FUEGOAMIGO
El legado de los pioneros
M ientras el carbón caldea los estertores de sus últimas boqueadas, el valle de Sabero, donde la actividad minera se apagó hace un cuarto de siglo, ofrece nuevas rutas de senderismo y observación por las instalaciones fabriles que dieron vida a sus pueblos durante siglo y medio. El valle de Sabero resume mejor que cualquier lamento el fracaso de los planes de reactivación de las comarcas mineras. A lo largo de su lecho y trepando por la solana se suceden los cuarteles de la minería vertical, descascarillados y envilecidos por el abandono. En contraste con tanto derrumbe, asoman unas pocas actuaciones desorbitadas, como el frontón desmedido de Olleros o el cubo de hormigón plantado en el núcleo siderúrgico de Sabero. Para evitar el tránsito entre los despojos de la minería que salpican los pueblos, la nueva carretera discurre por la umbría, a pesar del riesgo de los hielos que la abrillantan cada invierno.

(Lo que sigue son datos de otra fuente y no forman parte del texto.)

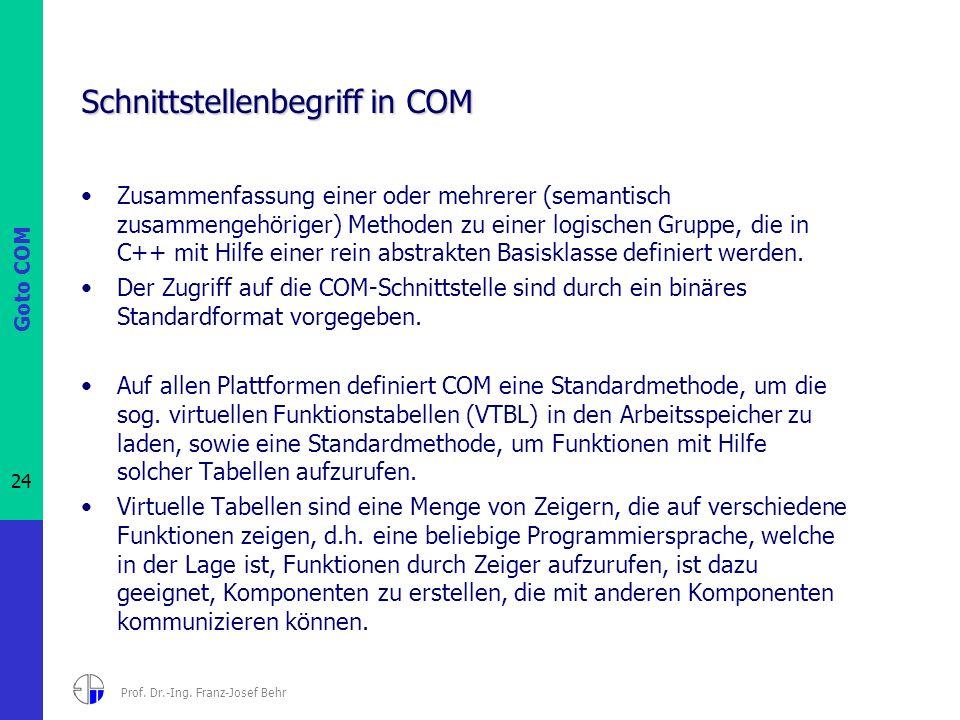Goto COM 24 Prof. Dr.-Ing. Franz-Josef Behr Schnittstellenbegriff in COM Zusammenfassung einer oder mehrerer (semantisch zusammengehöriger) Methoden z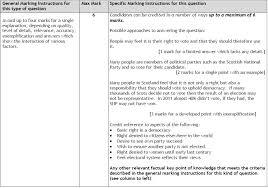 Animal Farm Essay Animal Farm Essay Conclusion Help
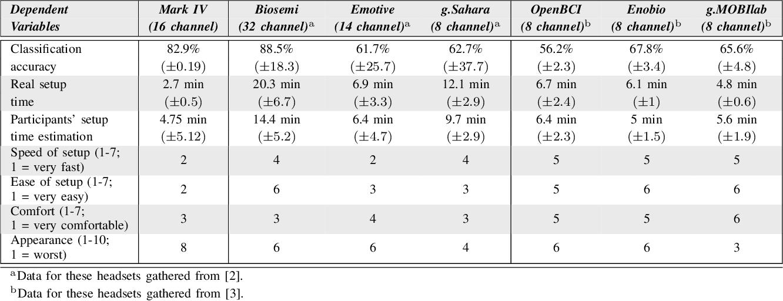 Accessible Electroencephalograms (EEGs): A Comparative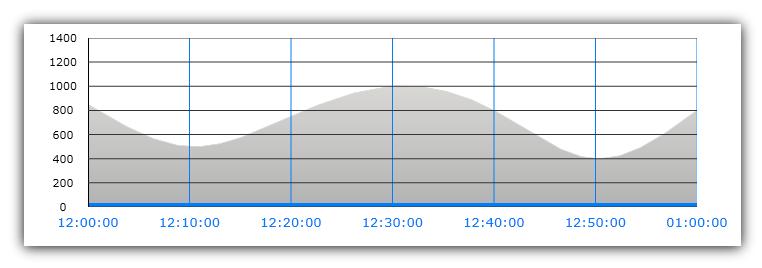 Chart Axes - Infragistics WPF™ Help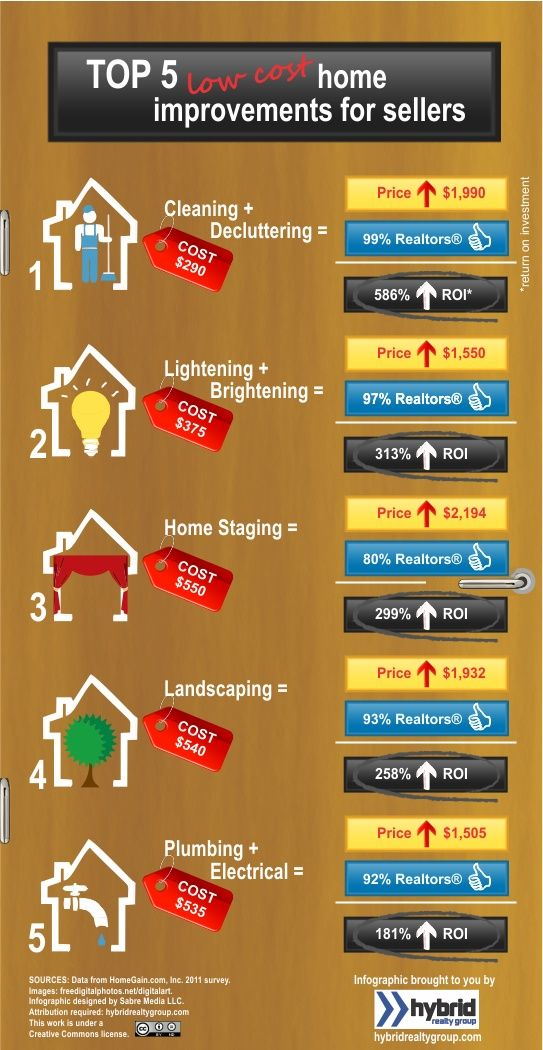 5 Musts For Home Sellers - Low Cost, BIG Impact! #seller home improvements #home seller tips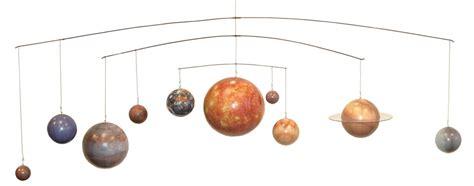Solar System Mobile - ScientificsOnline.com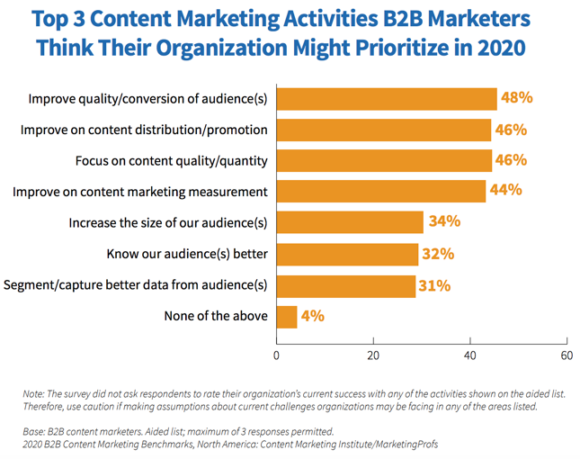 top 3 content marketing activities B2B marketers thinktheir organization might prioritize in 2020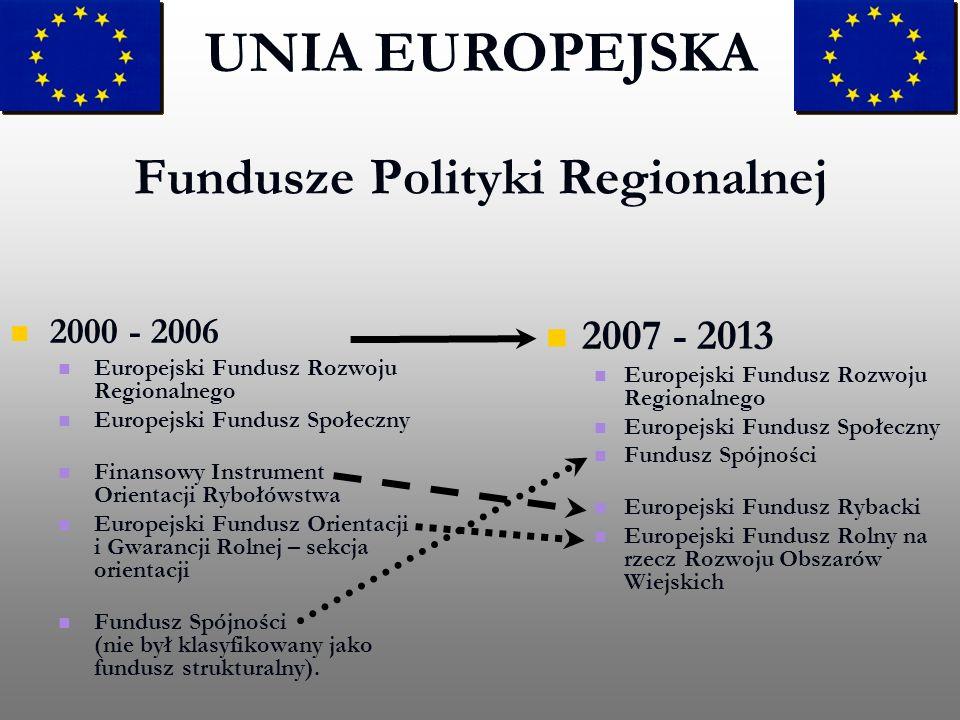 Fundusze Polityki Regionalnej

Pero no todo es herrumbre en la herencia de una actividad que prolongó su laboreo en el valle durante siglo y medio. Desde el castillete de Sotillos, hasta el complejo de San Blas, magníficos testimonios de arquitectura industrial iluminan el futuro de la comarca. Las minas de los ingleses pasaron en 1844 a Santiago Alonso Cordero, un maragato galdosiano al que la lotería redondeó su solvencia arriera. Para que no hubiera dudas, se hizo la mejor casa en la Puerta del Sol de Madrid y un palacio en Santiagomillas, que quiso pavimentar con duros de canto para halagar a la reina. Pero estos alardes no le hacían olvidar los negocios. Fue promotor y financiero del Canal de Isabel II, que llevó agua potable a Madrid. Y esta empresa acució la urgencia de poner en marcha los altos hornos de Sabero, de donde habrían de salir kilómetros de tuberías. Para calibrar las reservas minerales de su nuevo dominio, se asoció con el geógrafo Casiano de Prado, que entretuvo aquel verano de 1845 haciendo catas por el valle. Don Casiano, además de buen zahorí, tenía una pluma de lujo, como revela el arranque de la novela El Jarama, de Ferlosio, con un texto geográfico suyo. La instalación de los altos hornos fue una alternativa a la difícil comercialización del carbón de Sabero, siempre con problemas de distribución. Había que bajarlo a pezuña hasta la estación de Sahagún. Desde su posición cortesana en Madrid, Cordero confiaba en resolver el aislamiento acercando a Sabero una vía del naciente ferrocarril. Así que puso en marcha el primer alto horno en 1847, trayendo con carros de bueyes la maquinaria inglesa desde el puerto de Gijón. El autor de aquel proyecto siderúrgico fue el ingeniero francés Julio Gendre, quien también diseñó la monumental lonja catedralicia de tres naves, que acoge el museo del valle.